John Howard described many of the participants ostensibly looking after Aboriginal welfare as ‘the Aboriginal Industry’. Our editor, having visited ATSIC HQ in Canberra a few years ago, and from general observation, it seems that certain people in the ‘Aboriginal Industry’ are relatively well-off compared with vast sections of the Aboriginal population, drifting inexorably into squalor and hamstrung by significant lack of opportunity.

BARNABY JOYCE

….. is a seemingly clear-thinking and articulate spokesperson for rural Australia and, on many occasions, sounds eerily similar to Senator Peter Walsh, Finance Minister in the Hawke Government from 1984 to 1990. Prior to that Mr Walsh was Minister for Resources and Energy from 1983 to 1984. He was, and probably still is, a wheat and sheep farmer in Western Australia. Anyone who has spent time in rural Australia knows about the level of wise counsel and common sense utterances that come from this source. Labelling people ‘mavericks’ or ‘smart arses’ who disagree with the populist and alternative view is just nonsense and a denial of democratic rights. In our opinion, Senator Walsh is one of the unsung heroes of Australia’s current prosperity and global position. If Messrs Rudd and Turnbull are unsympathetic to regional concerns, then taxpayers should be concerned.

WHEN

….. are we going to see a full-page ad or government editorial that sets out the cost of the technology and the infrastructure that will reduce carbon emissions? At Ecinya we feel substantially uninformed, yet we sense that our taxes and operating costs will rise and emissions will not fall proportionately. Mr Rudd, giving a press conference on climate change and other matters as he leaves church, seems to imply that his god has ordained his view or at least confirmed the substance and tempo of his approach to economic, social, and global challenges.

IF CARBON EMISSIONS ARE SO DANGEROUS WHY NOT

….. seek a consensus with competing and supportive views represented in equal measure? Ross Garnaut is reported in today’s AFR (13 October, pg 5) as follows: "Meanwhile, Ross Garnaut, author of the federal government’s climate change review, said the rancorous political debate on an ETS was one of Australia’s worst cases of policy-making on a major issue. "It is a very difficult issue, so I suppose it was never going to be easy. But the way it has broken down is extraordinary."

We disagree with Mr Garnaut in that we find it totally unnecessary to have an ETS. Through the tax system at the corporate level and education at the household level, some electric cars, the acceleration of some alternative fuels such as ethanol, gas, solar and wind, we believe that solutions exist. We understand from recent readings that new and cheaper and more effective forms of nuclear are about 5 years away.

The bottom line is that our major polluters are in essential industries. Additionally, talking about the debate in per-capita terms distorts an absolute problem. On a per-capita basis our numbers look universally good or bad depending on the statistical point you wish to make. We have a lightly populated country (if you ignore water resource problems) with vast resources and per-capita stats always look meaningful.

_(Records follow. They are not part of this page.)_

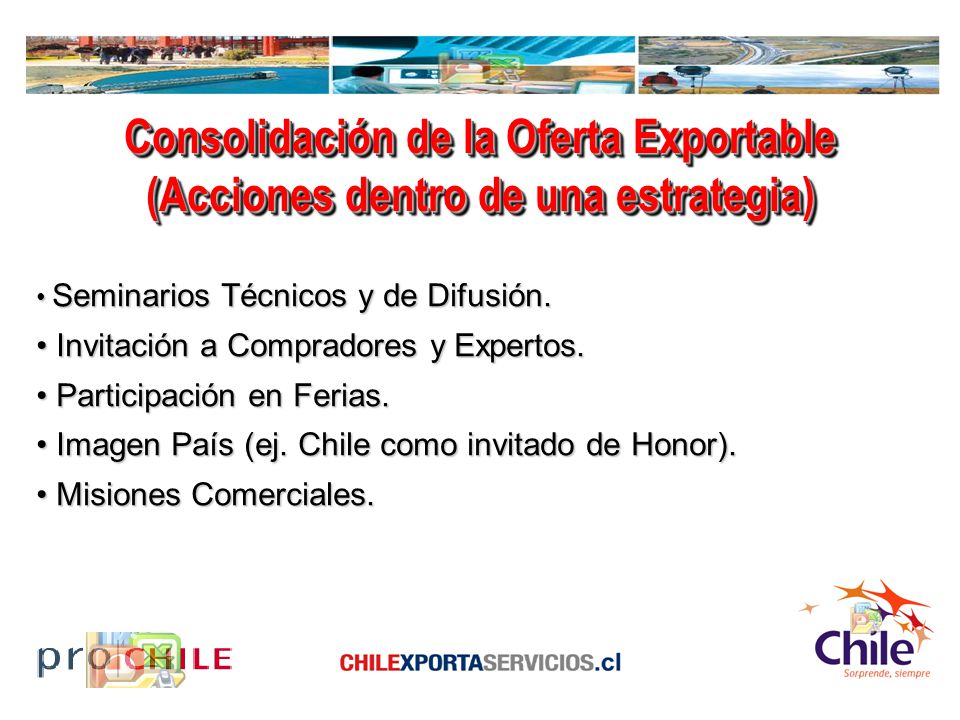 Consolidación de la Oferta Exportable
(Acciones dentro de una estrategia)

• Seminarios Técnicos y de Difusión.
• Invitación a Compradores y Expertos.
• Participación en Ferias.
• Imagen País (ej. Chile como invitado de Honor).
• Misiones Comerciales.

proCHILE

CHILEXPORTASERVICIOS.cl

Chile
Sorprende, siempre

HAS THE RECESSION BEEN FORGOTTEN?

A few weeks ago, a few months ago, the world was in a global recession, the worst since WWll. Governments have de-leveraged the private sector by running up huge amounts of public debt and providing stimulus packages from coast to coast, village to village. Somehow at some time, the taxpayer will have to pay extra taxes and suffer higher interest rates and perhaps just then the cost of carbon will hit with a ferocity of which we are totally unaware.

WE DON’T LIKE TO BE CRASS

but Mr Turnbull is an ex-Goldman Sach’s man. We hope that his information and insights are not being derived from this self-interested and self-indulgent source. We hope that local election coffers on both sides are not being filled by climate change industry participants.